Under the 7:30a.m. start time proposal, the flexibility of this proposal is eliminated.

  • Zero hour classes for before school clubs and fine art activities such as band and show choir will be held as early as 6:00-6:30a.m. which will decrease attendance, the energy of these students, and put more stress on those who must come to school so early.

  • Traffic accidents will increase.

  • Attendance likely to decrease, with tardies increasing.

  • Students will get less sleep and as a result lack energy, leading to more sleeping in class, and less engaged learning.

  • Athletic injuries will increase by 68%

  • Some coaches worry that the early start times will impact student athlete’s academic success.

In Conclusion

No one proposal will satisfy everyone. There are drawbacks to everything and there are compromises that must be made no matter what the Board decides in March. The interesting thing about this proposal is the freedom and choices it gives students. Under the 9a.m. start time, CPS high school students have the opportunity to learn and go to school the way that works for them. With an innovative schedule like this, there are more opportunities for online classes, blended classes, and traditional classes.

However, this also means that students must consider their extracurricular activities more carefully. No one will be able to play in the marching band, and on the varsity football team, and take an early morning class – but in this case, should we consider pacifying the over-committed student more important than offering a schedule that gives every student so many opportunities?

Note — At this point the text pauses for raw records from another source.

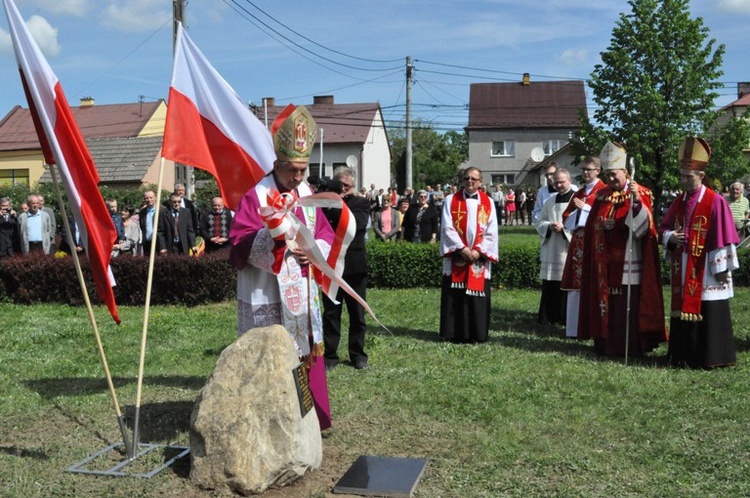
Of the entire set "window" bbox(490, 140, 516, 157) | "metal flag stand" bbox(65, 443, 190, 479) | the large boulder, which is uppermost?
"window" bbox(490, 140, 516, 157)

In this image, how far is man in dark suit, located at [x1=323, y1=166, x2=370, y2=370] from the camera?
28.2 feet

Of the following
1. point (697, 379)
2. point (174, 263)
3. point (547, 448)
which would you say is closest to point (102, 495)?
point (547, 448)

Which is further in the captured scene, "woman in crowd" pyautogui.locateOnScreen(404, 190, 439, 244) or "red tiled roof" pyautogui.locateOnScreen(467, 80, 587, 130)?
"red tiled roof" pyautogui.locateOnScreen(467, 80, 587, 130)

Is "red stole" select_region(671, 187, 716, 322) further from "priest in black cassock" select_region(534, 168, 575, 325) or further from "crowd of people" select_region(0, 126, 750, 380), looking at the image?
"priest in black cassock" select_region(534, 168, 575, 325)

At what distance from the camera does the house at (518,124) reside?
198 ft

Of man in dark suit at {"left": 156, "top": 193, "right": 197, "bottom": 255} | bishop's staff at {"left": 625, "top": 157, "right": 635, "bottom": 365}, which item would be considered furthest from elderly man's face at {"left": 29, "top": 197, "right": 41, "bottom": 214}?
bishop's staff at {"left": 625, "top": 157, "right": 635, "bottom": 365}

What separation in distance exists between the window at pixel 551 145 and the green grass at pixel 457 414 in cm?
5157

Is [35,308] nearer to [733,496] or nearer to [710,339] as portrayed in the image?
[710,339]

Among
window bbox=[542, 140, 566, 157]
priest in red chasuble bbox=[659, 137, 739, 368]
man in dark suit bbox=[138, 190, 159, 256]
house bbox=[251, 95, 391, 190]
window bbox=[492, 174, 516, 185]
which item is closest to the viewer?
priest in red chasuble bbox=[659, 137, 739, 368]

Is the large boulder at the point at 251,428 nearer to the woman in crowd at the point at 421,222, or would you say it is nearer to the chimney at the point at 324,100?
the woman in crowd at the point at 421,222

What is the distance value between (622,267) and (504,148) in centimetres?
5337

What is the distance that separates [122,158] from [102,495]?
37465mm

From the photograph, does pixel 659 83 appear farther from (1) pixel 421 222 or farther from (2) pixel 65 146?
(2) pixel 65 146

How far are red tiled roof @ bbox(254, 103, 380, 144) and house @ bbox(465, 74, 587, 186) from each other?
26.4ft
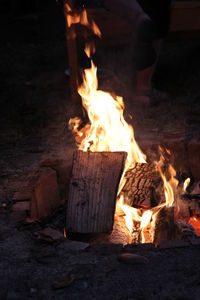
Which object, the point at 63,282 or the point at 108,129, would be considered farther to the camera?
the point at 108,129

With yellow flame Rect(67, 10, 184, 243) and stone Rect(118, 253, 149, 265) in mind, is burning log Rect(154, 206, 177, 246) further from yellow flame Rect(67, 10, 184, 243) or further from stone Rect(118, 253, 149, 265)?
stone Rect(118, 253, 149, 265)

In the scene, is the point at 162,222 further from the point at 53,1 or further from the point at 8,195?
the point at 53,1

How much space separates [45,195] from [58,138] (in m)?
1.22

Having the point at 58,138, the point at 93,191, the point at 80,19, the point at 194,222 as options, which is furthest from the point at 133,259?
the point at 80,19

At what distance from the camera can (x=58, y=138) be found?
524 cm

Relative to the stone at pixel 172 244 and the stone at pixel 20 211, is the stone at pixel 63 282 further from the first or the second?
the stone at pixel 20 211

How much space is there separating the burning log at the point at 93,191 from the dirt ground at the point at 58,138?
27 cm

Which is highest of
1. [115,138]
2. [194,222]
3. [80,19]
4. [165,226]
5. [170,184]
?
[80,19]

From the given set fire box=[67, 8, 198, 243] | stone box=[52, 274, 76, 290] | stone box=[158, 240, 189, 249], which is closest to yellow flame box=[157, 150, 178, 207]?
fire box=[67, 8, 198, 243]

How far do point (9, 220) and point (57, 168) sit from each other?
1046 mm

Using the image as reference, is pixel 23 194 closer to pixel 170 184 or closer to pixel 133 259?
pixel 133 259

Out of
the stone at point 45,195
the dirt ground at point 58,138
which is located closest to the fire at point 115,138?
the dirt ground at point 58,138

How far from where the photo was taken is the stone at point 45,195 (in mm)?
3952

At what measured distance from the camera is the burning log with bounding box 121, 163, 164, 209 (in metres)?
4.11
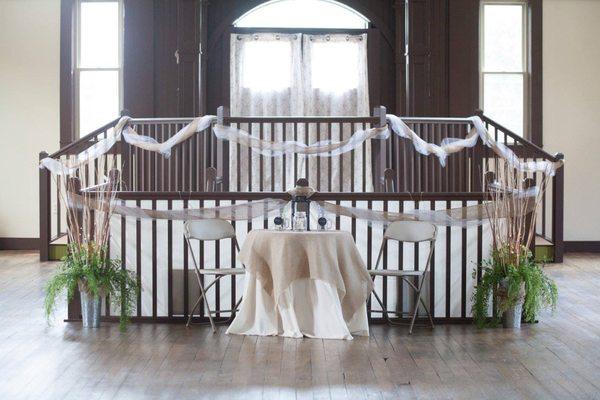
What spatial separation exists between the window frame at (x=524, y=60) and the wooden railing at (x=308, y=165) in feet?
1.43

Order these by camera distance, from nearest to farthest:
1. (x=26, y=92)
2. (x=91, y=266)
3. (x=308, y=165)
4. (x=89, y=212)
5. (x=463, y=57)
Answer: (x=91, y=266)
(x=89, y=212)
(x=308, y=165)
(x=463, y=57)
(x=26, y=92)

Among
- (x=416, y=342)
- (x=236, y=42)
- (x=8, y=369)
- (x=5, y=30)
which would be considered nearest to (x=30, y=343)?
(x=8, y=369)

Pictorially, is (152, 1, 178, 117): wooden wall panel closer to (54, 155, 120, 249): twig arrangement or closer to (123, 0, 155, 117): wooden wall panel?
(123, 0, 155, 117): wooden wall panel

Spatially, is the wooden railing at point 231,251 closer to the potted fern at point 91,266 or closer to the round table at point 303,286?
the potted fern at point 91,266

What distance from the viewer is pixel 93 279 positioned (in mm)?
6629

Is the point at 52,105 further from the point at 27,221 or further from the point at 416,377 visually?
the point at 416,377

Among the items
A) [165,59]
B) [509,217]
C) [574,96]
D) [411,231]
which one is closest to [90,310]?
[411,231]

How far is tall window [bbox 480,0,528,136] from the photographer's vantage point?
38.6ft

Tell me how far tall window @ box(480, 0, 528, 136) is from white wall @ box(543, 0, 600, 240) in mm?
399

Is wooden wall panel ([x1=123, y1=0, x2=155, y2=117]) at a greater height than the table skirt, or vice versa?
wooden wall panel ([x1=123, y1=0, x2=155, y2=117])

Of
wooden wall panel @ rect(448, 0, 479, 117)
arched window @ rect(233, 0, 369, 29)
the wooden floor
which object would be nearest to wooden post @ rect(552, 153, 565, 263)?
wooden wall panel @ rect(448, 0, 479, 117)

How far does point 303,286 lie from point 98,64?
6.42 metres

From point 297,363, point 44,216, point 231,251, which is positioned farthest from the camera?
point 44,216

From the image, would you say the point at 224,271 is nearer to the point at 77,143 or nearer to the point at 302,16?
the point at 77,143
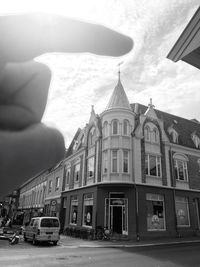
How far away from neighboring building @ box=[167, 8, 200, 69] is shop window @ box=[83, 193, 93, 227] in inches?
721

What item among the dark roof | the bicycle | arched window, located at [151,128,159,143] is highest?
the dark roof

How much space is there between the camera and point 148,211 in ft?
69.1

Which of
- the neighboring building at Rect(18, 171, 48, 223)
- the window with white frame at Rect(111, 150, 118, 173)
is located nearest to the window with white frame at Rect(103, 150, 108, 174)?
the window with white frame at Rect(111, 150, 118, 173)

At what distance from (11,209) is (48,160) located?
213ft

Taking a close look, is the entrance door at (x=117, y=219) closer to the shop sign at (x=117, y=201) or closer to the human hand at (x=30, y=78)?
the shop sign at (x=117, y=201)

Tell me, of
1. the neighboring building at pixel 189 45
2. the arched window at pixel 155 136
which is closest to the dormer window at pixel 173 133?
the arched window at pixel 155 136

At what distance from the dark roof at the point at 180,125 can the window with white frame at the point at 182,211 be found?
591cm

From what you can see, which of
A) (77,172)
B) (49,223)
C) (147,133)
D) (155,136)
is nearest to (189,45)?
(49,223)

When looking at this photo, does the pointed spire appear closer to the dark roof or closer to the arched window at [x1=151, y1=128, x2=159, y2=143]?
the dark roof

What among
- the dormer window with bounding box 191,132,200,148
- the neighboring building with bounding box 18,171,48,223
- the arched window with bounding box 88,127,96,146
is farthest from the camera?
the neighboring building with bounding box 18,171,48,223

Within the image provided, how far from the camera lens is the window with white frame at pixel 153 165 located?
2238cm

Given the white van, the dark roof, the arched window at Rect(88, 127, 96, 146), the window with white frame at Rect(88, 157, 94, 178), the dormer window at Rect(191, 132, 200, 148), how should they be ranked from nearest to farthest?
the white van, the window with white frame at Rect(88, 157, 94, 178), the arched window at Rect(88, 127, 96, 146), the dark roof, the dormer window at Rect(191, 132, 200, 148)

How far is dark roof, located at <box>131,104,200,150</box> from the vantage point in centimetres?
2630

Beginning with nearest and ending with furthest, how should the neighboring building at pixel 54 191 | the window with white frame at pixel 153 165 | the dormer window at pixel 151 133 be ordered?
the window with white frame at pixel 153 165
the dormer window at pixel 151 133
the neighboring building at pixel 54 191
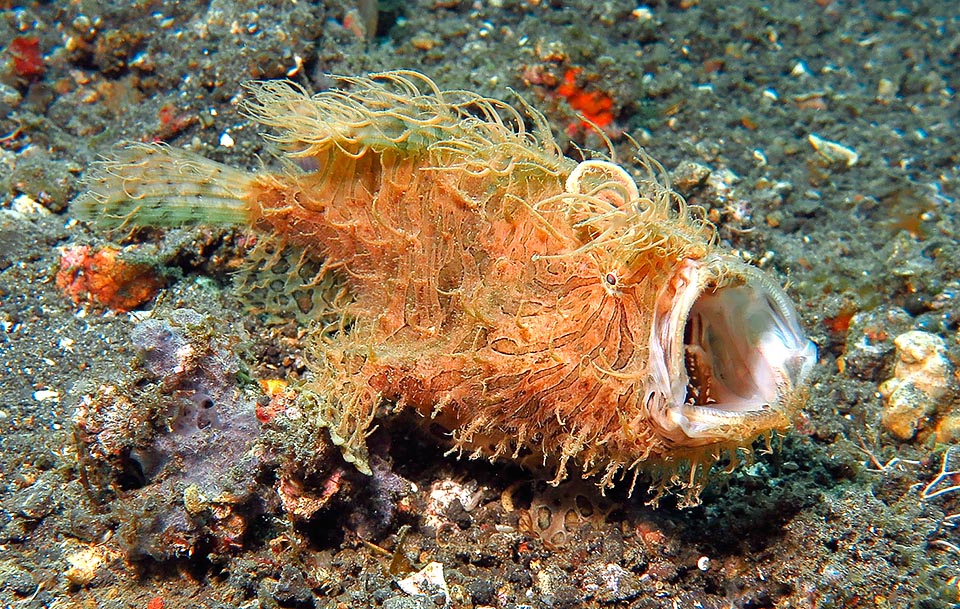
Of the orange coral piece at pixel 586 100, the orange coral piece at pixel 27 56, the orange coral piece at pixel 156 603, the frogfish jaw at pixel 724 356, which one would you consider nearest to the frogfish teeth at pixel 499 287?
the frogfish jaw at pixel 724 356

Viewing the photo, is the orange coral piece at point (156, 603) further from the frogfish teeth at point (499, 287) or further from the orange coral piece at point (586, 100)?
the orange coral piece at point (586, 100)

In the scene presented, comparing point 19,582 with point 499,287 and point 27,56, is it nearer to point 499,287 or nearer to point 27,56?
point 499,287

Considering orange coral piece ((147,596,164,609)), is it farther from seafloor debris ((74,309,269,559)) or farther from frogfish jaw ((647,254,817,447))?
frogfish jaw ((647,254,817,447))

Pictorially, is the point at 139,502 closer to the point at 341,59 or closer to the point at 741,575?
the point at 741,575

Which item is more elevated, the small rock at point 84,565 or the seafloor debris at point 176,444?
the seafloor debris at point 176,444

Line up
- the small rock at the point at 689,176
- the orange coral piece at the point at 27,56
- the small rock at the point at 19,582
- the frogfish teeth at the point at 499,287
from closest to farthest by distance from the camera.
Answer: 1. the frogfish teeth at the point at 499,287
2. the small rock at the point at 19,582
3. the small rock at the point at 689,176
4. the orange coral piece at the point at 27,56
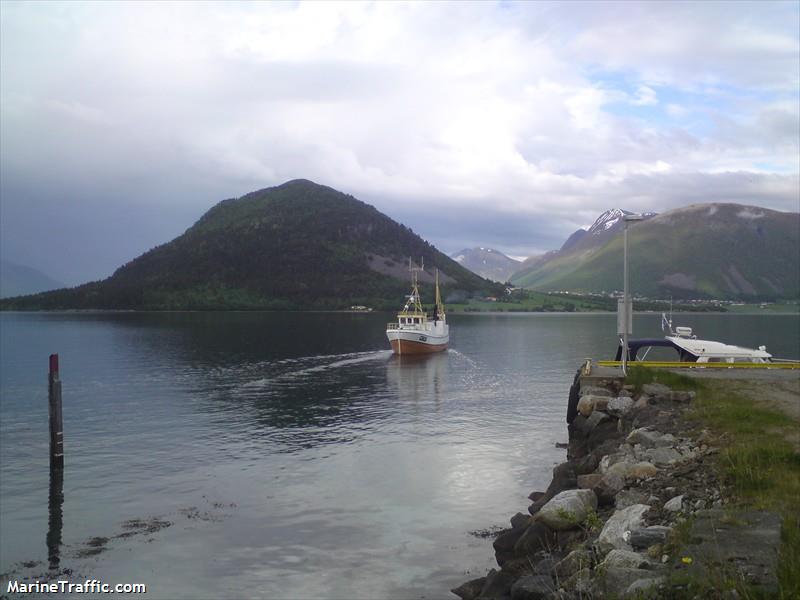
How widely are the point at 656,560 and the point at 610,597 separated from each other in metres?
1.80

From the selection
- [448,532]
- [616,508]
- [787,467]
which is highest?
[787,467]

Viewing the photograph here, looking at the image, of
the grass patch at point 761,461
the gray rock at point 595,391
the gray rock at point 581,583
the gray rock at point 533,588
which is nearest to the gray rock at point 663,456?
the grass patch at point 761,461

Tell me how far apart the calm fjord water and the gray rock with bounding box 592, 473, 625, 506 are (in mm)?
3594

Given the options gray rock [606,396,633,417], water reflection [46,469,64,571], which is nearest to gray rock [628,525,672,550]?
gray rock [606,396,633,417]

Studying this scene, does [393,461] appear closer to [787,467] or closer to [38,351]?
[787,467]

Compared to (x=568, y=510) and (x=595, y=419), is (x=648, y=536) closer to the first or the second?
(x=568, y=510)

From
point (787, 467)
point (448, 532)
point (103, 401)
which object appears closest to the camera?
point (787, 467)

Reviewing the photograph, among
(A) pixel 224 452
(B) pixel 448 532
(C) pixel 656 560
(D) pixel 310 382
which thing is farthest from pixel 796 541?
(D) pixel 310 382

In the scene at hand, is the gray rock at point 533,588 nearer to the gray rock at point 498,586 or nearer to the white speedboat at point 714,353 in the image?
the gray rock at point 498,586

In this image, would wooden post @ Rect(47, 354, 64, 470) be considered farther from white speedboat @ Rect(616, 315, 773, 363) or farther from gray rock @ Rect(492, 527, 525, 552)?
white speedboat @ Rect(616, 315, 773, 363)

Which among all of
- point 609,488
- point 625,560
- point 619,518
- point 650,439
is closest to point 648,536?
point 625,560

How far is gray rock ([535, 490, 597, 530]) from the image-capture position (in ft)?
50.4

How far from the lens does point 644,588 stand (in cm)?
880

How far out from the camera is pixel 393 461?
29250mm
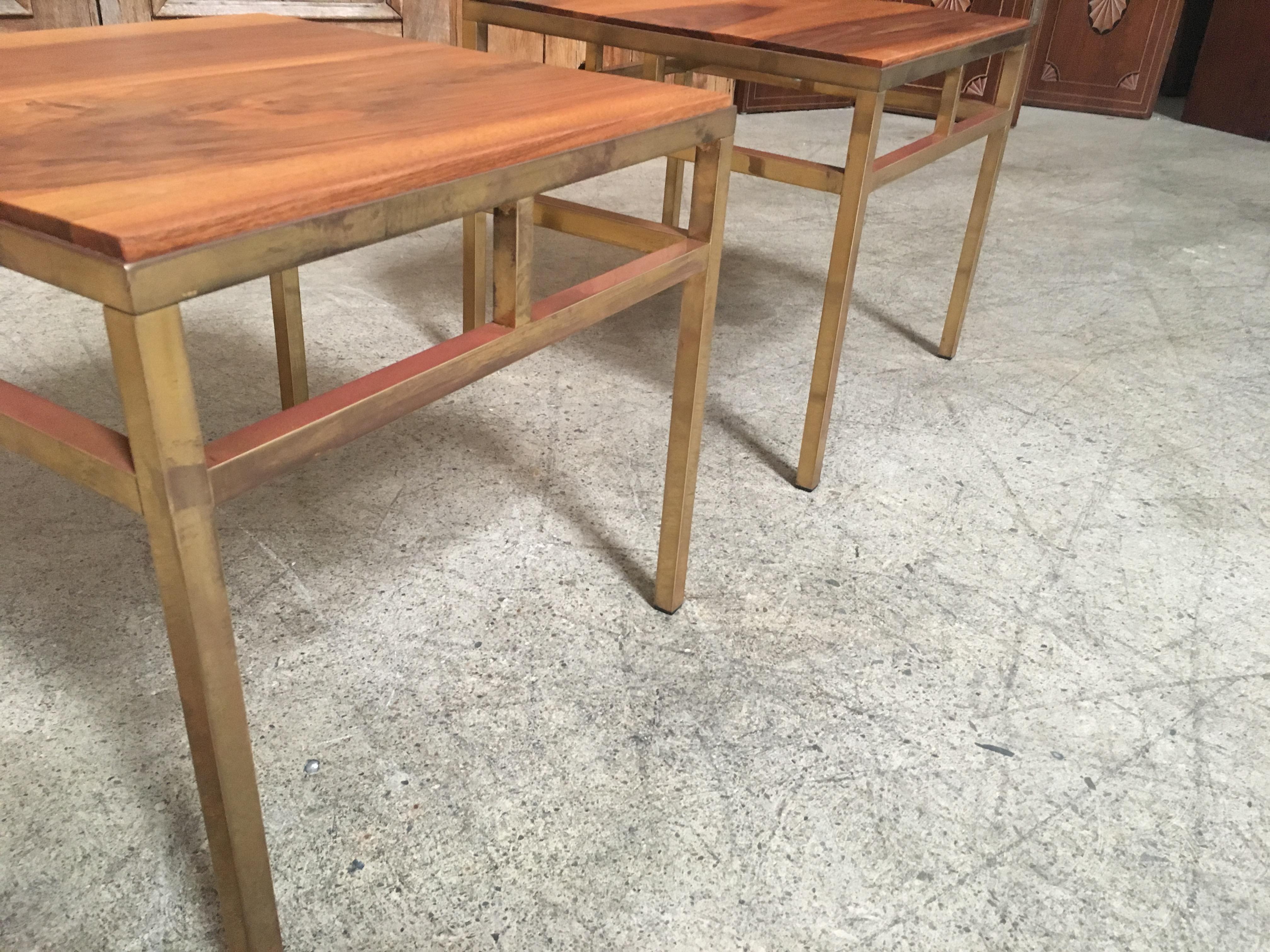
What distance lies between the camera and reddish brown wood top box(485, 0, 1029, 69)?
125cm

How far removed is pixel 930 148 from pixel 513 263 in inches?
32.0

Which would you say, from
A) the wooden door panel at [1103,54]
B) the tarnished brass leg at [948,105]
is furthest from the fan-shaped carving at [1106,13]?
the tarnished brass leg at [948,105]

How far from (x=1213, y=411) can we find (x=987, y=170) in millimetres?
560

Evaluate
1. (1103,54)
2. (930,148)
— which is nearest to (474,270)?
(930,148)

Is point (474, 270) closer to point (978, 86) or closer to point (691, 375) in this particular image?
point (691, 375)

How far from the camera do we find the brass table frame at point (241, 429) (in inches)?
21.6

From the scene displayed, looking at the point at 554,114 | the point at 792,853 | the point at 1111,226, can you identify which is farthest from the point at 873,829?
the point at 1111,226

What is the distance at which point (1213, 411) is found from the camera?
5.68 feet

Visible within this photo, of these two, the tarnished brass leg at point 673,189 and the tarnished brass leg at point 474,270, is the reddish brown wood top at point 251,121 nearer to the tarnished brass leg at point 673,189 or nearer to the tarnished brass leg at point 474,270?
the tarnished brass leg at point 474,270

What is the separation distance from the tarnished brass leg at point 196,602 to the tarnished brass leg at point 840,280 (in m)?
0.87

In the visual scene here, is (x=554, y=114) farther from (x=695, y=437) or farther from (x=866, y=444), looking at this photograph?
(x=866, y=444)

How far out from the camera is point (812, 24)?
1412mm

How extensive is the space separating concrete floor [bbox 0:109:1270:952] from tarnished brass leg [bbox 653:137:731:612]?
65 millimetres

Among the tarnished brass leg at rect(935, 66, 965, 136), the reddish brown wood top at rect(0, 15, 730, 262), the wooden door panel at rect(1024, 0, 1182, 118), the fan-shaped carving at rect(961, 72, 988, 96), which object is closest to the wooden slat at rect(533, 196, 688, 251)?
the reddish brown wood top at rect(0, 15, 730, 262)
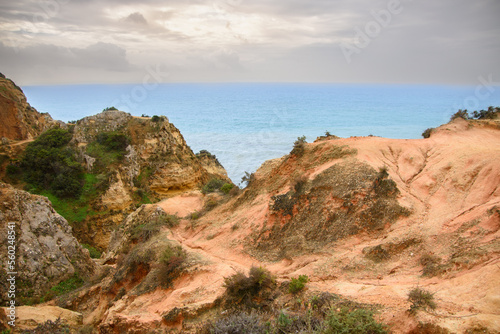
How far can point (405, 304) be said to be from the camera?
7.09 meters

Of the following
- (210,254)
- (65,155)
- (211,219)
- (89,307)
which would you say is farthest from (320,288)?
(65,155)

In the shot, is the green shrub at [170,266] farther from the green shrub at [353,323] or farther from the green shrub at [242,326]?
the green shrub at [353,323]

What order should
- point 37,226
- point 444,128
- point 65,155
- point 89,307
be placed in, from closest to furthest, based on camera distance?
point 89,307 → point 37,226 → point 444,128 → point 65,155

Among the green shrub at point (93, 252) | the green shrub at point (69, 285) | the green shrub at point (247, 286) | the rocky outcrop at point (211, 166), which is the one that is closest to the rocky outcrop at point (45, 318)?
the green shrub at point (69, 285)

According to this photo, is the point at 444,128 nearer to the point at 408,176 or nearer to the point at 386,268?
the point at 408,176

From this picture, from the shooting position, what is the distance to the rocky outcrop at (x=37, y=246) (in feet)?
46.7

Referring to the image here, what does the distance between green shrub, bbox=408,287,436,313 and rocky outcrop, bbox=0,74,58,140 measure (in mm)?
39078

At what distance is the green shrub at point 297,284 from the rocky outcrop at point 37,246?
12475mm

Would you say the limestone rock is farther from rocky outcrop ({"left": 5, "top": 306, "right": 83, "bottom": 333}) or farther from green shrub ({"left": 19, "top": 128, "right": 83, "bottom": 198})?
green shrub ({"left": 19, "top": 128, "right": 83, "bottom": 198})

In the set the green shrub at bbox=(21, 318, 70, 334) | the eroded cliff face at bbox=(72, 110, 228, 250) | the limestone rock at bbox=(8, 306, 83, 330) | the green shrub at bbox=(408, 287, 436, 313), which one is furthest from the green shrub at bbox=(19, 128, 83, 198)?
the green shrub at bbox=(408, 287, 436, 313)

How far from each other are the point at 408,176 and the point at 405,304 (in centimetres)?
775

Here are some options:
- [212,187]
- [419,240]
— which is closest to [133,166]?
[212,187]

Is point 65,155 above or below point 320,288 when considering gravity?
above

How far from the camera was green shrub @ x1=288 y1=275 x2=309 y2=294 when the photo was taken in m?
8.94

The 7:30a.m. start time goes against numerous studies that show evidence of late start times benefiting students. It will limit fine arts due to concern over after school activities like sports, which could also take a blow due to academic stress and increased injuries. As far as sticking to the norm, the early start time does its job, but it is not what is right for high school students. And that is key. A school district should work with and for its students, and that is what the 9a.m. proposal shows that the 7:30a.m. proposal does not.